> _Problem set_
• A. Answer these from the essay "Let Them Dislike Me," one line each:
(i) What age does the writer give for first realizing people did not like them?
(ii) What place did the writer take in the city-wide live essay writing competition?
(iii) What word had been written in place of the writer's name in the paper?
• B. List every reason the essay "Let Them Dislike Me" gives for why other children weren't fond of the writer when younger.
• C. Quote the essay "Let Them Dislike Me" verbatim, beginning at the words "Truthfully, I don’t" and ending after "meet those standards.".

Let Them Dislike Me
I must have been eleven, maybe twelve, when I first realised that people did not like me. It was during recess at school. I’d finished my snack and fished out that day’s Thane Plus that I had brought in to show to my class teacher. The previous weekend, I’d entered a city-wide live essay writing competition in which I’d placed second, and my name was printed in the paper. Proud and excited, I’d carefully brought it to school so I could show it to my teacher. Only, when I opened up the paper, I saw that my name had been carefully scratched out in pen. In its place, someone had written “VOLCANO” in small printed letters. “Volcano” was the mean nickname the boys in my class had given me based on my science project the previous year (and, I assumed at the time, my famous temper). My heart folded in on itself with the weight of the cruelty and injustice. I don’t remember a lot of what happened next, but I do remember crying to my teacher, her asking the class who did it, and I think someone did stand up and take the blame but I might be making that up. I did eventually get an apology for it, but, if possible, the whole saga made me even more unlikeable.
Truthfully, I don’t think that was the first time I realised that I was disliked, but it may have been the first time I cared. When I was younger, I knew that other children weren’t fond of me: I was too arrogant, a teacher’s pet, a goody-two-shoes. But it didn’t matter at the time. I had always been a child too sure of herself. Raised by a mother who was equal parts my greatest champion and my worst critic, who always encouraged me to push myself in ways that she believed I could be great, I bought into the hype. I had a strong moral compass and didn’t hesitate to judge anyone that didn’t meet those standards.

> _Supplied data_
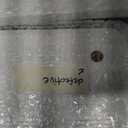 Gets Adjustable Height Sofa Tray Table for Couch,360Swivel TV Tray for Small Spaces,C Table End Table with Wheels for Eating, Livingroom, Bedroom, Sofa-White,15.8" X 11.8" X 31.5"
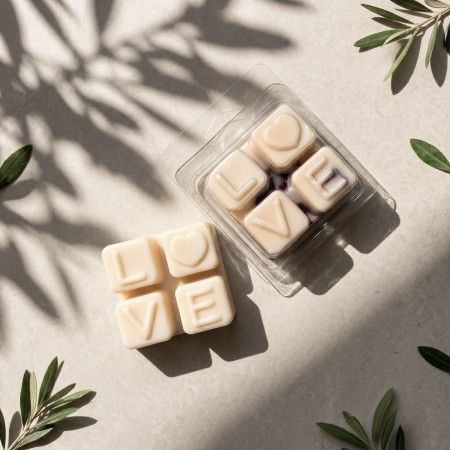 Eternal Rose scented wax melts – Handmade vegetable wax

> _Task responses_
• A.
(i) Eleven, maybe twelve.
(ii) Second.
(iii) "VOLCANO".

• B.
- too arrogant
- a teacher's pet
- a goody-two-shoes

• C.
Truthfully, I don’t think that was the first time I realised that I was disliked, but it may have been the first time I cared. When I was younger, I knew that other children weren’t fond of me: I was too arrogant, a teacher’s pet, a goody-two-shoes. But it didn’t matter at the time. I had always been a child too sure of herself. Raised by a mother who was equal parts my greatest champion and my worst critic, who always encouraged me to push myself in ways that she believed I could be great, I bought into the hype. I had a strong moral compass and didn’t hesitate to judge anyone that didn’t meet those standards.